Die Beantwortung dieser Frage ist einer der Handlungsstränge dieses Buches, aber aus meiner Sicht gar nicht der hauptsächliche (auch wenn es am Klappentext so wirkt). Über weite Teile des Buches, insbesondere in der Mitte und gegen Ende, folgen wir einfach den Reflexionen und Erkenntnissen der Autorin über die Mitte des Lebens und die Vergänglichkeit des menschlichen Körpers. Waren die Zahnarztbesuche dafür am Anfang für mich noch eine interessante Metapher, so nützt sich dieses Bild für mich durch die Wiederholung im Buch zunehmend ab. Vielleicht ist es aber auch so, dass ich, als eine der vielen Menschen, die nicht gerne zum Zahnarzt gehen, nicht gerne so viel und so oft darüber lesen wollen? Vielleicht auch eine Erinnerung an meine eigene Vergänglichkeit, wer weiß?

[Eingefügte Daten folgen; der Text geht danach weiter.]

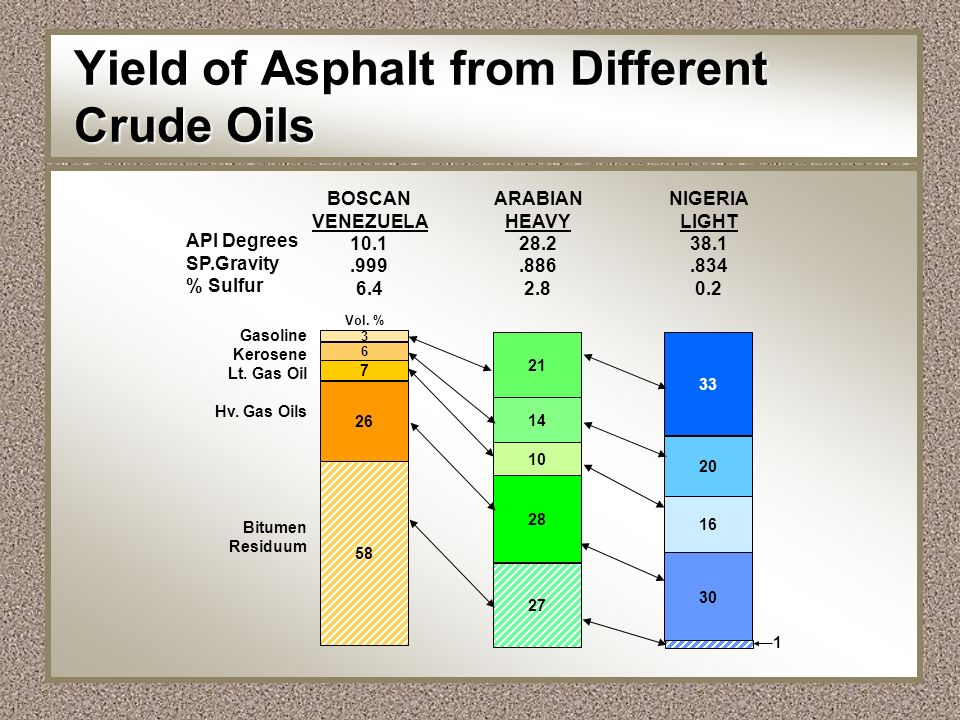 Yield of Asphalt from Different Crude Oils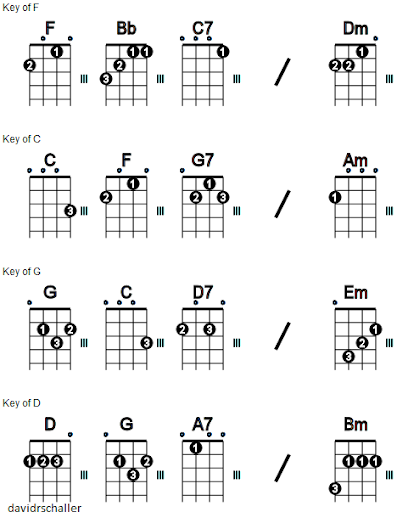 Ukulele : ukulele tabs the beatles Ukulele Tabs The Beatles also ...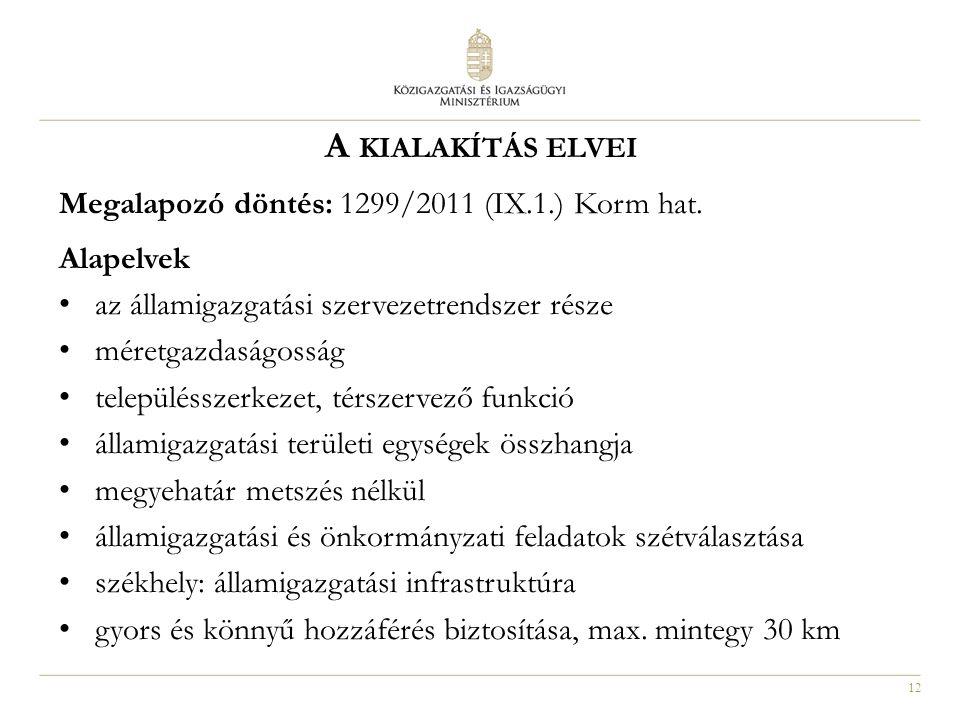 12 A KIALAKÍTÁS ELVEI Megalapozó döntés: 1299/2011 (IX.1.) Korm hat. Alapelvek az államigazgatási szervezetrendszer része méretgazdaságosság település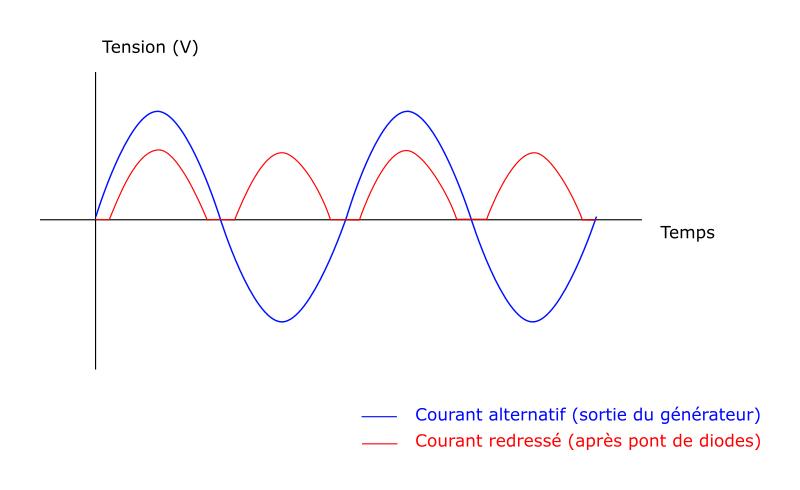 Courbes du courant alternatif et du courant redressé après utilisation d'un pont de diodes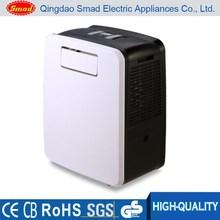 2000BTU/3000BTU/4000BTU cooling only mini air conditioner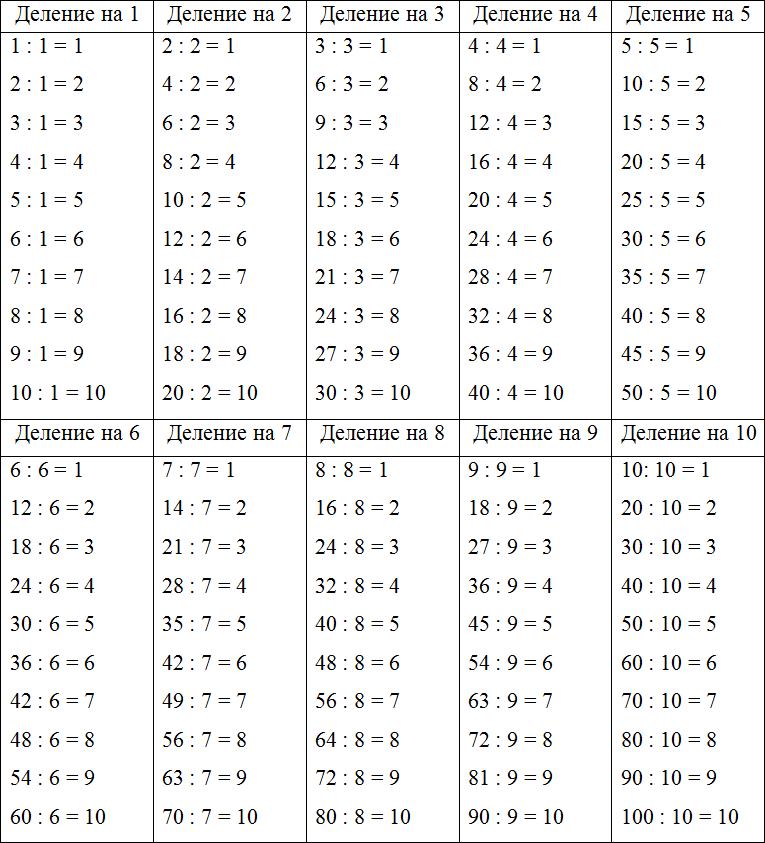 деления с таблица ответами примеры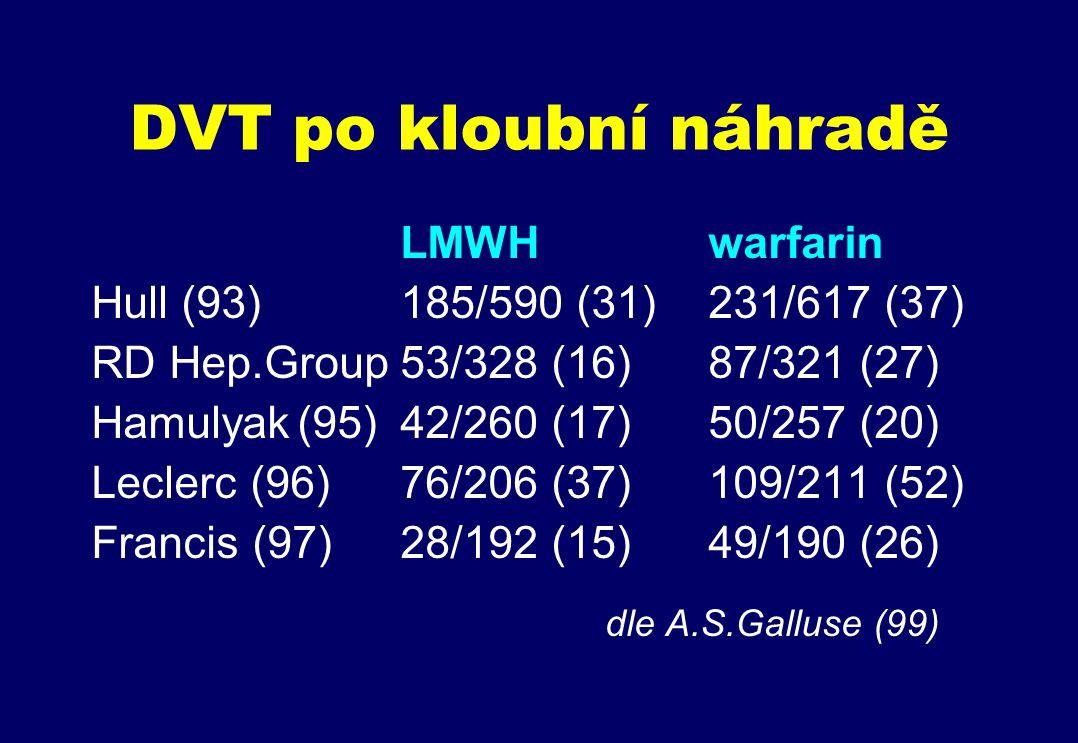DVT po kloubní náhradě LMWH warfarin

Insgesamt ist es ein solides und interessant geschriebenes, schnell und leicht zu lesendes Buch mit so vielen nachdenklich machenden Metaphern über das Leben und seine Flüchtigkeit und mit einigem Humor. Zwischendrin gibt es aber auch Längen, bei denen ich mir mehr Handlung gewünscht hätte. Aber auch durchaus interessante Reflexionen darüber, wie sich die gesellschaftlichen Normen und der Zeitgeist seit der Jugend der Ich-Erzählerin geändert haben, was sich speziell in einem veränderten Verständnis dessen, was in der Annäherung zwischen Männern und Frauen okay ist (sichtbar geworden durch die MeToo-Bewegung), zeigt. Es ist jedenfalls ein stilles und ruhiges Buch, in dem nicht sehr viel passiert... auch eher wenig Charakterentwicklung der Ich-Erzählerin, die mir bis zum Ende gegenüber ihrer Herkunftsfamilie und gesellschaftlichen Konventionen etwas zu angepasst scheint. Als angenehme Sommerlektüre zwischendurch kann ich das Buch aber durchaus einer breiten Leserinnenschaft empfehlen.